Rzadziej dochodzi do zajęcia jednego lub wszystkich stawów łokciowych, co powoduje kulawiznę w przednich łapach. Pies odmawia wykonania niektórych komend, np. „Daj łapę”, „Dół” – wbiegając po schodach nie pozwala dotknąć dotkniętego obszaru. Chorobę można również zauważyć po zapaleniu fałdu, pojawieniu się zgrubień.
Najrzadziej cierpią kolana, ale to nie sprawia, że problem jest mniej istotny.
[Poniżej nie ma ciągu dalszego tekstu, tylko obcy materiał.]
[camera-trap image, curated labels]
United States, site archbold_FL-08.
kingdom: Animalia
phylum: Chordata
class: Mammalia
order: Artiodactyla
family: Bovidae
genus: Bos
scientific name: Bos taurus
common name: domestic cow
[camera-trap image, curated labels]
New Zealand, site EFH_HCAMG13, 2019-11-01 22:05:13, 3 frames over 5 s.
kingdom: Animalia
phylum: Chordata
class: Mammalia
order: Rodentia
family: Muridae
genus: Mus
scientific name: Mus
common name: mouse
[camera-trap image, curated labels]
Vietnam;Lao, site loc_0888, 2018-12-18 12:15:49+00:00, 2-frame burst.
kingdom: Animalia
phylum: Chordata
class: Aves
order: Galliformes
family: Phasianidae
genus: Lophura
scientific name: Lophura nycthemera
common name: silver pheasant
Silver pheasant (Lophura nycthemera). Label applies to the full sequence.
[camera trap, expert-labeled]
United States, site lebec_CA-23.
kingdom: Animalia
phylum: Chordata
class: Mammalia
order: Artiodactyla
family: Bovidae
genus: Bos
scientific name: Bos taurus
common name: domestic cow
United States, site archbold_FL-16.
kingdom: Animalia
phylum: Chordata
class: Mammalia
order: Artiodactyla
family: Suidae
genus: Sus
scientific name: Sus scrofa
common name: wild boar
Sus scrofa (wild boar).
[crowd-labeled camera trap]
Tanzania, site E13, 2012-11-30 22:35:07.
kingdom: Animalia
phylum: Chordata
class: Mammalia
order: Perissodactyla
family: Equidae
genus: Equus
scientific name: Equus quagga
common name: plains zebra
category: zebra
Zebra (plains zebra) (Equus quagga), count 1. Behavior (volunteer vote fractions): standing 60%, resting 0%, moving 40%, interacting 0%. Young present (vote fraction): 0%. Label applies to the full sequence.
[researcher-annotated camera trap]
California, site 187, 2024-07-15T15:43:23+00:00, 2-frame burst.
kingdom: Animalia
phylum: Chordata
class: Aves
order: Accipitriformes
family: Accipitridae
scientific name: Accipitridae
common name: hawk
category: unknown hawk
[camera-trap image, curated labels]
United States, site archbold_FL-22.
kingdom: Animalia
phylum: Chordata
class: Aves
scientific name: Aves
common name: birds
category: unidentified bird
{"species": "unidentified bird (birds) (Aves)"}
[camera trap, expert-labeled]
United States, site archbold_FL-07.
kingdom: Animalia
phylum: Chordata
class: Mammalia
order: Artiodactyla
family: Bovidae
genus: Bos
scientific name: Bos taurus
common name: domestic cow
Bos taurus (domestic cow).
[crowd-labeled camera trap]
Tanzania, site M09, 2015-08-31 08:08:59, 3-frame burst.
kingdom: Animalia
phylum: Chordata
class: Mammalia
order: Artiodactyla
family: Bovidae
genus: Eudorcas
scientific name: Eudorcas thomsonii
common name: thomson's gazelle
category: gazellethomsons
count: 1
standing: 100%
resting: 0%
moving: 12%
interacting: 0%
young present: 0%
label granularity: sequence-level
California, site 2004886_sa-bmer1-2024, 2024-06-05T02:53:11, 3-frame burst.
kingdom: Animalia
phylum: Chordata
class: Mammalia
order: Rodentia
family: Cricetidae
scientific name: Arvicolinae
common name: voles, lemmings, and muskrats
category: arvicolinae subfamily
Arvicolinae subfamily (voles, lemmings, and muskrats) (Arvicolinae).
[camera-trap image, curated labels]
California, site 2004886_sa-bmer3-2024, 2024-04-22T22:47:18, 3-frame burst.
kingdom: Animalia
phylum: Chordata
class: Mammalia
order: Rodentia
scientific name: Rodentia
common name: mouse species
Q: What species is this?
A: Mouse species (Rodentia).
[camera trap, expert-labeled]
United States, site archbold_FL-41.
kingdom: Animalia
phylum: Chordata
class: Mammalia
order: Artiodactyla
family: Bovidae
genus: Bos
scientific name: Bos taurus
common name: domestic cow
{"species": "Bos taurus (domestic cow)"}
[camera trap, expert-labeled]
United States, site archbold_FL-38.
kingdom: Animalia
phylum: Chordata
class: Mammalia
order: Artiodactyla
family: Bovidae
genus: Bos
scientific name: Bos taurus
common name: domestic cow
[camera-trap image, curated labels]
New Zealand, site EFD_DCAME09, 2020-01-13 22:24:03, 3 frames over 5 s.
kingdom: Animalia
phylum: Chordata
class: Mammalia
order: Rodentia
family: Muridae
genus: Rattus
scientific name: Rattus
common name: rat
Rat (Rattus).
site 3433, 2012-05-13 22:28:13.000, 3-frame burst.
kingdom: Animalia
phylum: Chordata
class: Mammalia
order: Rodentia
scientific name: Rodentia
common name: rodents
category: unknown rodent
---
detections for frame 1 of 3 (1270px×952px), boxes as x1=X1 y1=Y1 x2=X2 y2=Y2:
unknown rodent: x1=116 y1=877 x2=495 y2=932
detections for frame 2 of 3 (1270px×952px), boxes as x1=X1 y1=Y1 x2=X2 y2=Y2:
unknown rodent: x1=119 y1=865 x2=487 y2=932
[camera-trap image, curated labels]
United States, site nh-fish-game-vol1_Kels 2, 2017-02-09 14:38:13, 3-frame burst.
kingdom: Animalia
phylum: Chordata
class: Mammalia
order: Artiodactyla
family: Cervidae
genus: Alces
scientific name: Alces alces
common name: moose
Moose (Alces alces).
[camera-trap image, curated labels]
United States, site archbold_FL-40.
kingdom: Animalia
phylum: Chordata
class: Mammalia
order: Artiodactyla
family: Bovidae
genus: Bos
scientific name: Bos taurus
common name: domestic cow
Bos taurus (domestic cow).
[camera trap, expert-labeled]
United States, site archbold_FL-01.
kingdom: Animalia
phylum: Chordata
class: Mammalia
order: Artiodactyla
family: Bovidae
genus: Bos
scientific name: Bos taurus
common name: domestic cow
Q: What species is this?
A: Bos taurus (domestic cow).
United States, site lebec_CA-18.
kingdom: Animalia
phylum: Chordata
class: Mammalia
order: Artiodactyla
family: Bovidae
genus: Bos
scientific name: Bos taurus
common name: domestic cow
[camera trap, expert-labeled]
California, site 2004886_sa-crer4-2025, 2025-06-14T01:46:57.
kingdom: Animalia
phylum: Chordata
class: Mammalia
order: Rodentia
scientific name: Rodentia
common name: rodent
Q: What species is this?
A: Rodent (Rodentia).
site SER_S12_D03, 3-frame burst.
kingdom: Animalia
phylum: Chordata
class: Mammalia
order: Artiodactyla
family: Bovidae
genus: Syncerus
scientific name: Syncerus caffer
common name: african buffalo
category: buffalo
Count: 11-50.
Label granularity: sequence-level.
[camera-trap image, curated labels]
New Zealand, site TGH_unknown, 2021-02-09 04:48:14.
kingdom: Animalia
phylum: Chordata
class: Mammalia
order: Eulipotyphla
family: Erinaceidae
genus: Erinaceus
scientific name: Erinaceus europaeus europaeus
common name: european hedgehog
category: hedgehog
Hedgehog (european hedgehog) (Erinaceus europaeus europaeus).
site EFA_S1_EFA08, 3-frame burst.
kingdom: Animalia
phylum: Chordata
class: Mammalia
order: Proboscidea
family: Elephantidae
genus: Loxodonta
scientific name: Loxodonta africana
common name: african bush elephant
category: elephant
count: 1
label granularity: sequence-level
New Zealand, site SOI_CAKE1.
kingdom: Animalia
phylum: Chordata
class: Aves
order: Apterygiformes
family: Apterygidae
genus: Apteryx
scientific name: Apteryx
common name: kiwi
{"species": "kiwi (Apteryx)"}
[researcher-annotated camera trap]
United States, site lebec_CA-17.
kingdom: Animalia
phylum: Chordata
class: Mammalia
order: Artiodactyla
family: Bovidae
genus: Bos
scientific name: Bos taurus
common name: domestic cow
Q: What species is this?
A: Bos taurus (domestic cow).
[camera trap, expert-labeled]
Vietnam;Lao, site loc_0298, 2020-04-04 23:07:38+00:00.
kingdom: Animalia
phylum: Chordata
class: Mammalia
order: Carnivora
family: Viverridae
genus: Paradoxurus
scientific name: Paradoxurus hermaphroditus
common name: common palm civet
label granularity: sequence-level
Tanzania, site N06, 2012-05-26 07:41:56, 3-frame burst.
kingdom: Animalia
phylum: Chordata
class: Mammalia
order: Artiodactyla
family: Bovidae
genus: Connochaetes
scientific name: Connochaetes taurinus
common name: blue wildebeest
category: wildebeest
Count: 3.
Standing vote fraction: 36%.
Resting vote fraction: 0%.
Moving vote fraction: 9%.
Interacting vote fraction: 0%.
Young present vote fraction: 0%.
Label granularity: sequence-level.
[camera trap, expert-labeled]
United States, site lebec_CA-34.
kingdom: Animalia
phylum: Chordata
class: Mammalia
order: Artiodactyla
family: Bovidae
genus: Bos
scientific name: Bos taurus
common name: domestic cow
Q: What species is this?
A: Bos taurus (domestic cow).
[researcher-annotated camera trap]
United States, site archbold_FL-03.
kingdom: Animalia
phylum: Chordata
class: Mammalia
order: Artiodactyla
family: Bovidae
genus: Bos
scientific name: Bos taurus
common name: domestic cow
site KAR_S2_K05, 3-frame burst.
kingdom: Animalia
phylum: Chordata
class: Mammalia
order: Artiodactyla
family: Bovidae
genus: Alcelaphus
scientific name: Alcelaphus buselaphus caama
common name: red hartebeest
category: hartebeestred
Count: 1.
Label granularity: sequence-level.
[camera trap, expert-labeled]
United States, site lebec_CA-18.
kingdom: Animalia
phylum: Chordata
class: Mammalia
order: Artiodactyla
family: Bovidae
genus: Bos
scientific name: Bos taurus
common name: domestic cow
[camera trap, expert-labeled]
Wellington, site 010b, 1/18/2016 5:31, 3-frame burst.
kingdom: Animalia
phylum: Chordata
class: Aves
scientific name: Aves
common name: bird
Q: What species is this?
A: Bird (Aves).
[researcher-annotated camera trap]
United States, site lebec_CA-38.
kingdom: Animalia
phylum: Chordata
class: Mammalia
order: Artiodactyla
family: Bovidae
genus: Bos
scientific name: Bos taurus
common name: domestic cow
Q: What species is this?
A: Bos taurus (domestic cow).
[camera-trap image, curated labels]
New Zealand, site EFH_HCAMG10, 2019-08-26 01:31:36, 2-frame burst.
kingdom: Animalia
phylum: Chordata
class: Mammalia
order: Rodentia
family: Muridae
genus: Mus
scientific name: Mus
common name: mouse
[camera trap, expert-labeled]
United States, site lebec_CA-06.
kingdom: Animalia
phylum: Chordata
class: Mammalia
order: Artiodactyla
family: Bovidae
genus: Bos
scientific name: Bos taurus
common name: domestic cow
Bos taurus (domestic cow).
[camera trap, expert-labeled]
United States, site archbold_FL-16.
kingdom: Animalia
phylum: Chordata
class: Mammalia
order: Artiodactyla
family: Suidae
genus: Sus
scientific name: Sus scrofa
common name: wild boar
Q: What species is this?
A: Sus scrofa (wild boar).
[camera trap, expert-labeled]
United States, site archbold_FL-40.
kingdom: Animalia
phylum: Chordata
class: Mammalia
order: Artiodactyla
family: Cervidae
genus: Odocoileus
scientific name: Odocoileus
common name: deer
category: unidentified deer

Dysplazja na tylnych nogach często pojawia się po upadku, uderzeniu, jakimkolwiek kontuzji kolana, przez co noga może się podkręcić, zwichnąć. Samodzielne korygowanie stawu, aby uniknąć konsekwencji, amatorowi się nie uda, wymagana będzie pomoc specjalistów. Ale to nie gwarantuje całkowitego wyzdrowienia. Ból i kulawizna mogą powrócić w każdej chwili.
Usunięta tkanka chrzęstna powinna zapobiegać kontaktowi z kością i uszkodzeniom. Złuszczająco, kość zapada się, stawy zmieniają się, nie tylko szpecąc łapy, ale także ograniczając ruch.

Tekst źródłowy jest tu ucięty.